Les activités de soutien à Radio-Canada se multiplient en Estrie. C’est dans un bar du centre-ville de Sherbrooke, que Les ami-e-s de Radio-Canada en Estrie ont officiellement ouvert leur campagne à la mi-juin, en présence de partisans du diffuseur public et du porte-parole de la région, l’ancien député libéral André J. Hamel.
Le comité Les ami-e-s de Radio-Canada en Estrie, membre de la coalition Je suisnoussommes.com, a aussi lancé à une pétition destinée à l’ensemble de la population de l’Estrie. Les membres de ce comité, dont font partie Daniel Nadeau, Robert Poupart et Jean Lacharité, espèrent recueillir des milliers de signatures au cours des prochains mois.
Déjà, trois députés du Bloc québécois, France Bonsant de Compton-Stanstead, Serge Cardin de Sherbrooke et Christian Ouellet de Brome-Missiquoi ont accepté d’appuyer la pétition. Les députés en ont profité pour dénoncer la fin du téléjournal du midi en Estrie.
L’action naissante de la coalition estrienne a par ailleurs suscité les réactions du député de Mégantic-L’Érable, le conservateur Christian Paradis. Dans une lettre publiée dans le journal La Tribune, M. Paradis a réitéré les propos déjà tenus par le ministre du Patrimoine James Moore qui se défend d’avoir diminué le budget de la Société d’État. Le député rappelle que ce sont les libéraux qui ont coupé le budget de la SRC de 414 millions de dollars dans les années 1990. Comme le ministre Moore, Christian Paradis insiste pour dire qu’Ottawa versera cette année plus de 1 milliard de dollars à CBC/SRC.
Ce montant que le député conservateur qualifie d’historique, est-il par contre suffisant?

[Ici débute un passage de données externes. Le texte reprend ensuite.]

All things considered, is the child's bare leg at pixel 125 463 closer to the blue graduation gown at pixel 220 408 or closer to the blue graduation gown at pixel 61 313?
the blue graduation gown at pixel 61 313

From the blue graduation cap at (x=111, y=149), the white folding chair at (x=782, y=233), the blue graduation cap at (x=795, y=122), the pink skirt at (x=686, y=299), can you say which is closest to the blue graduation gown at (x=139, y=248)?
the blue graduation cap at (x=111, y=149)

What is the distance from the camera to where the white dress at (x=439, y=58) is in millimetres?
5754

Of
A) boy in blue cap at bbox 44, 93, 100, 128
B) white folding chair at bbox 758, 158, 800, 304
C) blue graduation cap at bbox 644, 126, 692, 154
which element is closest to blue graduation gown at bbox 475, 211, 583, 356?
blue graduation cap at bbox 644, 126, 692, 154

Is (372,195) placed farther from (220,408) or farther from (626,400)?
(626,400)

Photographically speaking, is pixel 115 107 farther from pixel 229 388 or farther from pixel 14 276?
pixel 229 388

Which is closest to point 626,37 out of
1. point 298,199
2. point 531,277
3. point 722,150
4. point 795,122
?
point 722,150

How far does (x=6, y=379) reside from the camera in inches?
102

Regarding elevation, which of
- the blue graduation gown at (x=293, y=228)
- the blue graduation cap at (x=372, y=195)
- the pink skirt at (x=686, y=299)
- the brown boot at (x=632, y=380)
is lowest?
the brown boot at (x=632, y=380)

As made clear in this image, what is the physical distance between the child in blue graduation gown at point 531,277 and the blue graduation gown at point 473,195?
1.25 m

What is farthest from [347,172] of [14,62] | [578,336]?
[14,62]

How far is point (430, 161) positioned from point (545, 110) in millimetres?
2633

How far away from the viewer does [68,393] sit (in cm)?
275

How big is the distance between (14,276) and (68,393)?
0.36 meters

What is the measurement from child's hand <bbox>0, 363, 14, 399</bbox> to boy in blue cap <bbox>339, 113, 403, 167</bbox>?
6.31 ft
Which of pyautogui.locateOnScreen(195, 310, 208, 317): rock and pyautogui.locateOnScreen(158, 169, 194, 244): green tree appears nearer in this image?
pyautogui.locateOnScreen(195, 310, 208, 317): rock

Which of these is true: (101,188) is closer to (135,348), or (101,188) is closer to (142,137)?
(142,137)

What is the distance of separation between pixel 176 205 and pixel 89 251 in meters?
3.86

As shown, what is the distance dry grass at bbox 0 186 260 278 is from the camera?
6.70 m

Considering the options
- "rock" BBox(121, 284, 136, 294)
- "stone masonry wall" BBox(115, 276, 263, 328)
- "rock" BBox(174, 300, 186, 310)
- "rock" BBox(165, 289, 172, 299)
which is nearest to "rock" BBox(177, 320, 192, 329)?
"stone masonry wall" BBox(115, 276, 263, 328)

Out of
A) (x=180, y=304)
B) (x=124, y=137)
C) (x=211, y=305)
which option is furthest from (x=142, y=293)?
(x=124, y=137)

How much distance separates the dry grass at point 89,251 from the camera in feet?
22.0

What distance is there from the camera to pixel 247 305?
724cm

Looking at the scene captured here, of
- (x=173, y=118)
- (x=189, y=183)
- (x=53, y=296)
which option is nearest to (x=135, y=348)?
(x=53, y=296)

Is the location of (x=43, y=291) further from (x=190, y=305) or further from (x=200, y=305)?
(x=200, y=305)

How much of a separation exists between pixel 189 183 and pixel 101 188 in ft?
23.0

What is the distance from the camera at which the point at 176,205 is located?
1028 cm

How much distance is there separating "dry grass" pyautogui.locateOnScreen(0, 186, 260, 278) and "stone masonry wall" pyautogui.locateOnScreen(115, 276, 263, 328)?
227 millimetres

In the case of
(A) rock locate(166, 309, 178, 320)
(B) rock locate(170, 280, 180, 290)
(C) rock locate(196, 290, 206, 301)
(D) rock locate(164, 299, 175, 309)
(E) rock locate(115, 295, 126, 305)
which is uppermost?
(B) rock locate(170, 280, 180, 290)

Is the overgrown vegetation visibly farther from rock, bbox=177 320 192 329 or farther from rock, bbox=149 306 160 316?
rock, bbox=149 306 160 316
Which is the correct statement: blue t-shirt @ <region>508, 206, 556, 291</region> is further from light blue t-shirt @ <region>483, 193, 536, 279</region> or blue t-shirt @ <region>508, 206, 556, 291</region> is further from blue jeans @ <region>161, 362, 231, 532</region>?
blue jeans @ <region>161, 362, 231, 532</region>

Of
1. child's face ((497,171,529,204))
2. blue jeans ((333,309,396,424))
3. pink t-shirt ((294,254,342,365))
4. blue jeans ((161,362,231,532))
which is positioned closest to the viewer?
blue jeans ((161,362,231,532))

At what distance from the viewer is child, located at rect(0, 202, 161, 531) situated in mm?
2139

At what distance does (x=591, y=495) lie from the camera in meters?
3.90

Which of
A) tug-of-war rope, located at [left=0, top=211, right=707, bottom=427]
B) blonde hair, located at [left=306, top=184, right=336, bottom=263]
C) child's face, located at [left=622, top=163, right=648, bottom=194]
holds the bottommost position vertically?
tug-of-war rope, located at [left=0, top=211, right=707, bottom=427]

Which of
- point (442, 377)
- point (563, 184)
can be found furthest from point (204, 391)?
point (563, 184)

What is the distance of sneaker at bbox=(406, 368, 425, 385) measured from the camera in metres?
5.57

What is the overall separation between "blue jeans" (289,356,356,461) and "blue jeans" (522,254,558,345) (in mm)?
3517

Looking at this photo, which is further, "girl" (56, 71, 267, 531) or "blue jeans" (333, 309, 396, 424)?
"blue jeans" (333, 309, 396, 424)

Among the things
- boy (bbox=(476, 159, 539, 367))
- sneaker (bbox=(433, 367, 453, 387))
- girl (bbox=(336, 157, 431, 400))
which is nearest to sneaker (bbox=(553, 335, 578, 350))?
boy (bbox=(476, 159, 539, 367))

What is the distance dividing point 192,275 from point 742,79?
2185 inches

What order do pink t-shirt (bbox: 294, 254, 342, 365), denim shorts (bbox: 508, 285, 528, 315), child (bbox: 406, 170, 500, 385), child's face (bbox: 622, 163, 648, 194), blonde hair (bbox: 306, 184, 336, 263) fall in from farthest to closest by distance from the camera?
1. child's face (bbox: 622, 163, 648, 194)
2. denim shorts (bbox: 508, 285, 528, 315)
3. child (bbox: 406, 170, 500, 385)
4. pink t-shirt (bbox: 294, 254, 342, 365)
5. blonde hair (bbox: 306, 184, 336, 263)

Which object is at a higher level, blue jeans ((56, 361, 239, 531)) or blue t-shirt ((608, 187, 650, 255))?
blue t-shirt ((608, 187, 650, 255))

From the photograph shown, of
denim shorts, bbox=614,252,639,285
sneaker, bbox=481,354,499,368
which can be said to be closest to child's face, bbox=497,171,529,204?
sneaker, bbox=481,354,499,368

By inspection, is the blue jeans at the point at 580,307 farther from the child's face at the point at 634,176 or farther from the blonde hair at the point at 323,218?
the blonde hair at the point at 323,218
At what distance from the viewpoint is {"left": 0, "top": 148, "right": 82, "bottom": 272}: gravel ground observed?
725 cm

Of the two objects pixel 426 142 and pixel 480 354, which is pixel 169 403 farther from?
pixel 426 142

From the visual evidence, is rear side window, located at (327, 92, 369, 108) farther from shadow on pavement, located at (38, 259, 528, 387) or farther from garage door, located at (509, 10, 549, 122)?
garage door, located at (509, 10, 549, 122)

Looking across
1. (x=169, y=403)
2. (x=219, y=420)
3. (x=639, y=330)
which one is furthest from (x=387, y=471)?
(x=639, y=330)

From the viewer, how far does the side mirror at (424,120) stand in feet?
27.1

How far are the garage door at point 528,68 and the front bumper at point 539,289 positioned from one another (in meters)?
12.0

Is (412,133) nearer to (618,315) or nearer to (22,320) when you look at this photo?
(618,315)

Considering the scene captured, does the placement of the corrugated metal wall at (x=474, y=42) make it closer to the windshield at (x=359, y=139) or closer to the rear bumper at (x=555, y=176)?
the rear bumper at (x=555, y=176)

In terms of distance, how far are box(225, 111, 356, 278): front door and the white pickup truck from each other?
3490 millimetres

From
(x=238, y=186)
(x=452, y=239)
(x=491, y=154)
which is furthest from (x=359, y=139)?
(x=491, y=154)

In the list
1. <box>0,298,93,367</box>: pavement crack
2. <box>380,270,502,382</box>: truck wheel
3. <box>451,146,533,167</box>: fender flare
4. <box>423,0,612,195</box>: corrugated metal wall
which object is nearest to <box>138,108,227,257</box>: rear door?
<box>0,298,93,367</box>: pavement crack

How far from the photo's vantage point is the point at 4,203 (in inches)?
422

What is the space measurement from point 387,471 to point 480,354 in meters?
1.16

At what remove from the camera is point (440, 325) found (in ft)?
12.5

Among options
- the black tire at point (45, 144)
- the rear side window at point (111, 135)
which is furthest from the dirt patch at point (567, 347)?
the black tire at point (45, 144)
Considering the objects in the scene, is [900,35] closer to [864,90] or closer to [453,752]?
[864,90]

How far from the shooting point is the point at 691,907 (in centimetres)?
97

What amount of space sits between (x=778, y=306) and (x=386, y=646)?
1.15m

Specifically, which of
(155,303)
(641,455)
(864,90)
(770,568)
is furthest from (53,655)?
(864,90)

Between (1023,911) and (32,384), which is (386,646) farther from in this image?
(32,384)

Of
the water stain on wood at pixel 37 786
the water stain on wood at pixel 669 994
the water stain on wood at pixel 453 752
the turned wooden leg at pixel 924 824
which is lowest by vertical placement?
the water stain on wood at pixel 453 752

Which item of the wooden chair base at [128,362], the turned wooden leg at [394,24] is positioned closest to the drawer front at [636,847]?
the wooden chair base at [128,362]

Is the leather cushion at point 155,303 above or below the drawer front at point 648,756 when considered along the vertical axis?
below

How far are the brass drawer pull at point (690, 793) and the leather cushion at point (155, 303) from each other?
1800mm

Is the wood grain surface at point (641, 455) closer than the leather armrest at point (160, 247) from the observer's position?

Ainsi dans sa réplique, le ministre des Travaux publics ne dit rien du sous-financement chronique de la SRC que relevait l’ancien président de CBC/SRC, Robert Rabinovitch, lors d’une de ses dernières comparutions devant le Comité du patrimoine canadien. Le ministre Paradis ne souligne pas non plus l’impact de la crise des revenus publicitaires que traversent les grands médias sur le budget de Radio-Canada. Silence aussi sur le refus du gouvernement de permettre au diffuseur public de recourir au crédit pour traverser cette période turbulente. La question d’un soutien financier gouvernemental accru, stable et pluriannuel de la Société Radio-Canada reste donc entière.